乗り込み方は機体によって異なるが、エリスムは前面が大きく開くタイプだ。
開いた胸部へピョンと飛び乗ると、宮井先生がボタンを押す。
ズズズ……………と閉まる胸部扉を口を引き結んで見守る。
そして閉まりきったところで、扉の内側に取り付けられた大モニターに、エリスムの目の位置にあるカメラからの映像が映し出された。

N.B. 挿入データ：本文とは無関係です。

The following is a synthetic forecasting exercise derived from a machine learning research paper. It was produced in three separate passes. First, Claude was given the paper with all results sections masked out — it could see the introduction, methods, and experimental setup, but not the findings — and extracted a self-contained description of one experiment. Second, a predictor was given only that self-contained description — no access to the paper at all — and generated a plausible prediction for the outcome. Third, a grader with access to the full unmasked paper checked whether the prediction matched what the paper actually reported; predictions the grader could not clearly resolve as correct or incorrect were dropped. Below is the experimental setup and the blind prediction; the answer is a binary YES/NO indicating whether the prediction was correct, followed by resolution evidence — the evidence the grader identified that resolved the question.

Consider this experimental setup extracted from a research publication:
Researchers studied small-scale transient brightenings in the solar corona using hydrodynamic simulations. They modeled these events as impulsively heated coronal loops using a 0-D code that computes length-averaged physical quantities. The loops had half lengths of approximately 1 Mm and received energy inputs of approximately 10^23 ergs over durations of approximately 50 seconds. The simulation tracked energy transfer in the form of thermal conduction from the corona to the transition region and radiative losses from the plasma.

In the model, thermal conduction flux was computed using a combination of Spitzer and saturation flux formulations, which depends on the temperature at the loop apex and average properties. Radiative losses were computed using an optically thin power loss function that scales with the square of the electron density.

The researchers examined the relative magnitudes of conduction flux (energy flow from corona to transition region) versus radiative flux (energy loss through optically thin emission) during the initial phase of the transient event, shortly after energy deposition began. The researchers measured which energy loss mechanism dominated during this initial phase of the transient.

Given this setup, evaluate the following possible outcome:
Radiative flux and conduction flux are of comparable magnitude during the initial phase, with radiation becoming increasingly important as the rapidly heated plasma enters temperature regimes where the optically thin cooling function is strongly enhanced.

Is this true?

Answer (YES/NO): NO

手の届く位置にある無数のボタンやレバー、そしていくつかのモニターに私は心底興奮していることを自覚する。
だがその一方で体は指1本たりとも動こうとはせず、先生が私の肩に手を置いたことでようやく我にかえった。
「緊張するのはわかるけれど、固まってしまうのは、これで最後にしてくださいね」
「う、はい………」
当たり前だが、機体に搭乗したところで一切物怖じしない先生にそう言われ、言葉に詰まりながらも返事をする。
そうだ、こんなことじゃ、戦場に出ても的になるだけだ。
早期に慣らしておかなければ、そんな未来は免れられないだろう。
スーッと大きく息を吸い、ハーッとそれを吐き出して。
凄まじい手汗を太もも部分の布で拭って、無理やりながらもパイロット見習いとしての体裁を整える。
「よしっ…………よろしくお願いします!」
みなさまこんばんは!イロハです!
あるいはおはようございますこんにちは!
ようやく機体が出てきました。
ここまで長かったですね……………(苦笑)
後書きで言ってしまうのもなんですが、
己の筋書きの甘さを痛感します。
精進します。
これから先は幾度も機体が出てきますので、
ぜひお楽しみに!
今回はここで終わろうと思います。
ご覧頂きありがとうございました!
また次回もよろしくお願いします!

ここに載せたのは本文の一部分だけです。